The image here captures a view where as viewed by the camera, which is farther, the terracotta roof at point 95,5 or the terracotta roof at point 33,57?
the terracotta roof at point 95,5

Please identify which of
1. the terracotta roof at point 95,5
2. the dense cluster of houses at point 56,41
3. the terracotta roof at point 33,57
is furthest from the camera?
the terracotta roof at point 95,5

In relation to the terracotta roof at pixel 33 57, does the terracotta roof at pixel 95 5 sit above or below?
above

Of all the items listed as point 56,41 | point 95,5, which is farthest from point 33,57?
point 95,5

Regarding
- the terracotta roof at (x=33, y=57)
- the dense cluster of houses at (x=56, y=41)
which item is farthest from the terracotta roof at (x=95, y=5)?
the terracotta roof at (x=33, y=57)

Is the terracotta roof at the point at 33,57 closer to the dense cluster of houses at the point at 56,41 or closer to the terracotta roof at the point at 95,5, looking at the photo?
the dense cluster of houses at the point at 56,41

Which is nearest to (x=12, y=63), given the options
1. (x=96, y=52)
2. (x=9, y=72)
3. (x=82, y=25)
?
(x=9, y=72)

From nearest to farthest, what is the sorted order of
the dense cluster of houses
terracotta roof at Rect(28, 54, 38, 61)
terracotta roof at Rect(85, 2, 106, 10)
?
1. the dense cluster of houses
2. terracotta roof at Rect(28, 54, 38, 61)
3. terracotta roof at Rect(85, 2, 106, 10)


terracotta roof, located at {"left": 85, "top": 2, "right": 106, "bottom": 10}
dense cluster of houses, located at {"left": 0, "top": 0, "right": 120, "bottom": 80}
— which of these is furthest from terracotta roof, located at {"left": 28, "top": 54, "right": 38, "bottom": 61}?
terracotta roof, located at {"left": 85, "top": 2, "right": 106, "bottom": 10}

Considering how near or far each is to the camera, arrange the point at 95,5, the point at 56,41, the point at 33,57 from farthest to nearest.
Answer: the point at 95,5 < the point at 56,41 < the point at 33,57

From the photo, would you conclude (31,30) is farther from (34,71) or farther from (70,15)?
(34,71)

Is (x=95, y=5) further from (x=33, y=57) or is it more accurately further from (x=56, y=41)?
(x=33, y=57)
========================
» **YOUR OBJECTIVE**: Copy out word for word the part of the entries that opens with the line containing "Is (x=95, y=5)" and runs to the end of the entries, keeping both of those ends.

» **COMPLETED TASK**:
Is (x=95, y=5) further from (x=33, y=57) or is it more accurately further from (x=56, y=41)?
(x=33, y=57)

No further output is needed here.